VPNクライアントの設定(iPhone)
ovpnファイルの作成
新規に、テキストファイルを作成します。拡張子は .ovpnとしてください。ファイル名は仮に client1.ovpnとします。ファイルの内容は、以下のようなものになります。remoteの値には、接続先のグローバルIPアドレス、もしくはホスト名を入力します。 cipherの値を、2. で server.conf に指定した値と揃えることに注意してください。
tls-client key-direction 1 remote 123.456.78.9 cipher AES-256-CBC port 1194 proto udp <ca> ----- ca.crt の BEGIN CERTIFICATE ~ END CERTIFICATE までをペースト ----- </ca> <cert> ----- client1.crt の BEGIN CERTIFICATE ~ END CERTIFICATE までをペースト ----- </cert> <key> ----- client1.key の BEGIN ENCRYPTED PRIVATE KEY ~ END ENCRYPTED PRIVATE KEY までをペースト ----- </key> <tls-auth> ----- ta.key の BEGIN OpenVPN Static key V1 ~ END OpenVPN Static key V1 までをペースト ----- </tls-auth>
上記のようなファイルを作成したら、<ca>
、<cert>
、<key>
、<tls-auth>
各タグの中に該当する証明書(上記コメントのとおり)の鍵文字列を張り付けて保存します。
アプリの入手
iPhoneから App Store にアクセスし、OpenVPN Connect という無料アプリをダウンロードします。
設定のインポート
このアプリに、iTunes等の手段で、上記で作成した client1.ovpnを渡します。

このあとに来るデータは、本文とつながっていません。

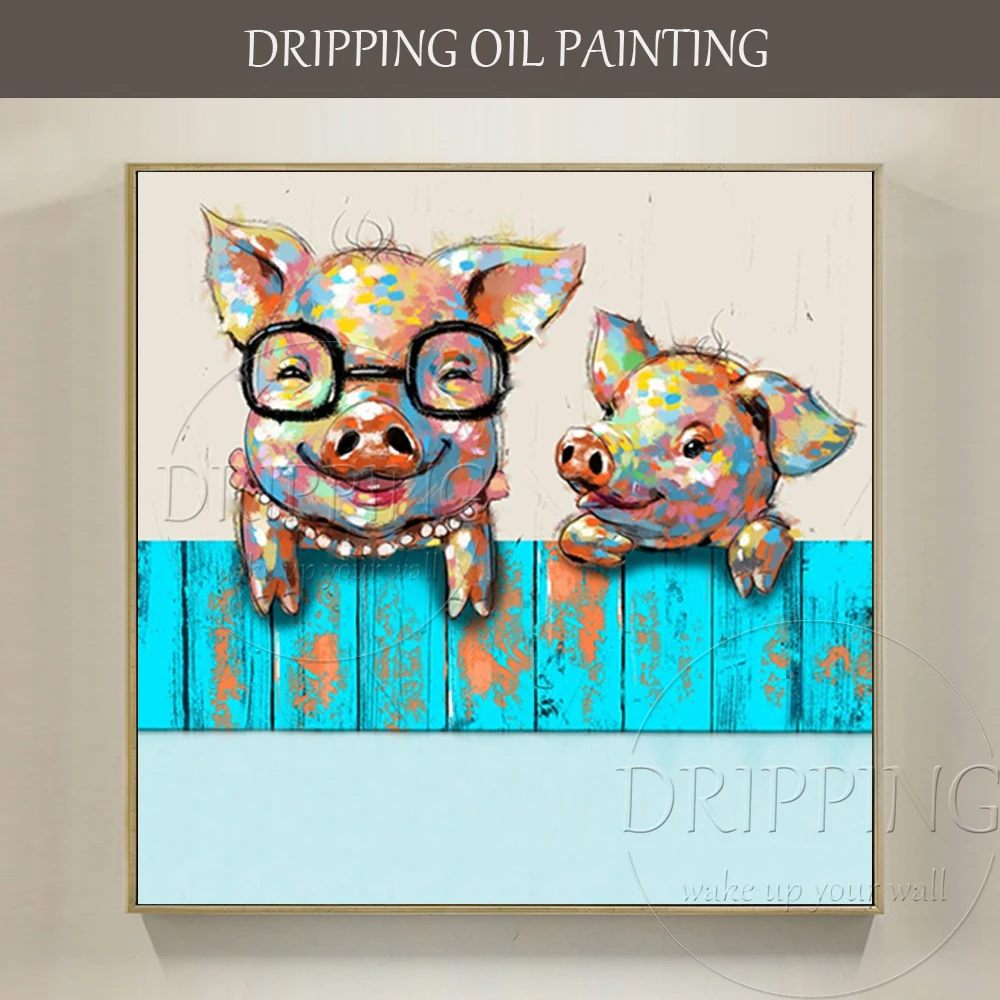 

Unframed Painting Funny Animal Pigs Picture Hand-painted 2 Pigs Acrylic Painting on Canvas Funny Animals Pigs Acrylic Painting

セキュアかどうか微妙なところですが、iPhoneのメールクライアントやファイラー等から .ovpnファイルを OpenVPN Connectで開くこともできます。
アプリでファイルを開くと、以下のような画面が表示されますので、+ボタンをタップします。これで、設定が完了します。
接続の開始
VPN接続を開始するには、下記の場所をタップしてください。
ステータスが Connected に変われば、接続完了です。
設定に問題がなければ、Safari等のブラウザやSMBに対応したファイラー等で、内部ネットワーク環境にアクセスできるはずです。下のアプリで、内部ネットワーク上の共有フォルダにアクセスることができました。
参考サイト
- http://www.marbacka.net/misc/arkiv/openvpn_iphone.html
- How To Set Up an OpenVPN Server on Ubuntu 14.04 | DigitalOcean
トラブルシューティング
もし、ステータスが接続済になっているにも関わらず、内部ネットワークにアクセスできない場合は、server.conf もしくは クライアントソフトウェア(あるいは client1.ovpn)の設定が間違っているか、ルーティングが正しく行われていないことが考えられます。

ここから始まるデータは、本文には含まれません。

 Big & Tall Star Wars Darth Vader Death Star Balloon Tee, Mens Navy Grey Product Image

クライアント側の接続ログは、以下の場所から確認できますので、参考にしてください。
OpenVPN Connectの場合
サーバー側のログは、server.conf で何も設定を変更していなければ、システムログを確認します。
# view /var/log/syslog
以下に、私の引っかかったポイントをいくつか挙げておきます。
OpenVPNサーバーで、正しくIPフォワーディングの設定が出来ているか。とくに、sysctl.conf を変更し、反映したか。

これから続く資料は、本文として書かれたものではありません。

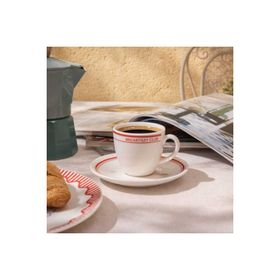 Evidea Kitchen Kruvasan 2 Kişilik Krem Kırmızı 90 ml Kahve Fincanı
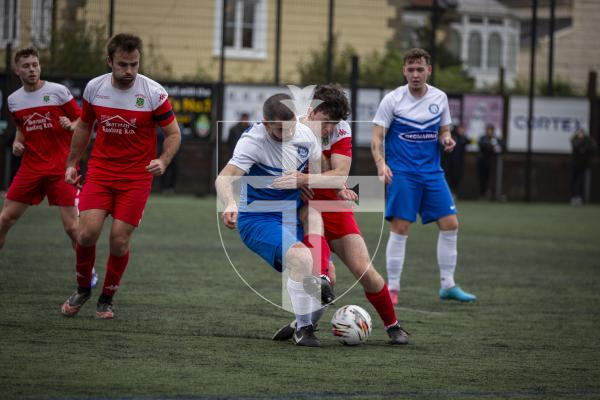 Picture by Luke Le Prevost. 18-11-23.
Priaulx League football action at the KGV - Sylvans v Rovers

- VPNサーバー自体(192.168.1.10)にはアクセスできるが、他のサーバー(192.168.1.20)にはアクセスできない状態の場合、これが該当する可能性が高いです。
クライアントとサーバーで、暗号化方式を揃えたか。
- サーバーで cipher を AES-256-CBC としたなら、クライアント側でも同じにする必要があります。
内部ネットワークからのレスポンスが正しく OpenVPNサーバーに戻ってくるか
- ルーター 192.168.1.1 で、10.8.0.0/24 宛てのパケットを正しくルーティングする必要があります。